Andy Murray to retire from tennis this year
Andy Murray has actually revealed that he will retire after this year’s Wimbledon, or perhaps quicker than that, following a hip injury that has actually restricted him since June 2016. Murray, 31, who made a credibility as one of the hardest-working players of his generation, stated that his choice to end his playing profession in 2019 had actually come during his off-season training in December 2018.
Murray stated in an emotional press conference in Melbourne on Friday:
I spoke to my team, and I told them, ‘I cannot keep doing this.
I needed to have an end point because I was sort of playing with no idea when the pain was going to stop. I felt like making that decision.
I said to my team, ‘Look, I think I can get through this until Wimbledon.’ That’s where I would like to stop playing. But I am also not certain I am able to do that.
Andy Murray to retire from tennis this year – will he be missed
Murray ended up being the very first British male single champion at a Grand Slam competition in 76 years when he won the United States Open in 2012. He won Wimbledon in 2013 and 2016 and won Olympic gold medals in singles in 2012 and 2016. Murray reached the ATP’s No. 1 ranking for the very first time at the end of the 2016 season, hanging on to it through Wimbledon the next year, according to The New York Times.
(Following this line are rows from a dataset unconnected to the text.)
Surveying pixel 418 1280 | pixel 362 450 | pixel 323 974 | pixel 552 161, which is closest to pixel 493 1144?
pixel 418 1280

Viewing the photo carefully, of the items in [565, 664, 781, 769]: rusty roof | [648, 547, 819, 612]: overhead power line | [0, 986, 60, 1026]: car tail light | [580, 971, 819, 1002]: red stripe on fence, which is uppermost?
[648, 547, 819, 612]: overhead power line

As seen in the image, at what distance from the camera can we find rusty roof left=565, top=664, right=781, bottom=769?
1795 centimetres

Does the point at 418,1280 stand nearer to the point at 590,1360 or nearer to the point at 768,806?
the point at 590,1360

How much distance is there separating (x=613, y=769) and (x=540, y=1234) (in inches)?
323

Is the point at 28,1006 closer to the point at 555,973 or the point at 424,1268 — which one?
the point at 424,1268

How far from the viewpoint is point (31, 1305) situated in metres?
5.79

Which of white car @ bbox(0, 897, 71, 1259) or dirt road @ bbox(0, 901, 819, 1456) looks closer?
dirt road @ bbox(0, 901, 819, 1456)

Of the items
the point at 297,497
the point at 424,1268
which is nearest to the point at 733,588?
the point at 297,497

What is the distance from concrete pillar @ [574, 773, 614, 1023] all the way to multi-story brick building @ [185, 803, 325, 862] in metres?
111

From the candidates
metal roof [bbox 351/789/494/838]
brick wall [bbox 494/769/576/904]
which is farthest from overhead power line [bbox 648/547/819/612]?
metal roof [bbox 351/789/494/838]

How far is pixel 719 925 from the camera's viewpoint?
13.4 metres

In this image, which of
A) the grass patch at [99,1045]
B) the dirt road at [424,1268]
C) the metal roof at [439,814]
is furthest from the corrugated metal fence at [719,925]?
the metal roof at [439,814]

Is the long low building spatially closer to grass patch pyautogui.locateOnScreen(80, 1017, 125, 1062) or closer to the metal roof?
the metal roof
The weight of his choice to retire was apparent in his press conference on Friday, when he broke down after he was asked: ““ How are you feeling, and how is the hip injury?
“Yeah, not fantastic,” Murray stated, his voice shaking. He then sighed and let his feelings flood in, and left the interview space for about 3 minutes to compose himself.
When he returned he started saying:
Yeah, not feeling good/ Obviously, I’ve been struggling for a long time. I have been in a lot of pain. Well, it’s been probably about 20 months now.
I have pretty much done everything that I could to try and get my hip feeling better, and it hasn’t helped loads. I’m in a better place than I was six months ago but still in a lot of pain. Yeah, it has been tough.
Murray stated he will still play against Roberto Bautista Agut in the Australian Open. Murray, who had hip surgical treatment last January and had actually seen his Melbourne-based surgeon on Thursday, stated that although the operation had actually assisted him, it had actually not relieved his pain, which he stated had actually been the “driving element” in his decision to quit tennis.
I can still play to a level — not a level that I’m happy playing at.
It’s not just that: The pain is too much, really. I don’t want to continue playing that way. I think I have tried pretty much everything I could to get it right, and that hasn’t worked.
Asked if the Australian Open might be his last competition, Murray clean up his tears and stopped briefly before saying:
There’s an opportunity of that, for sure. Yeah, like I stated, I am not exactly sure I have the ability to play through the pain for another 4 or 5 months.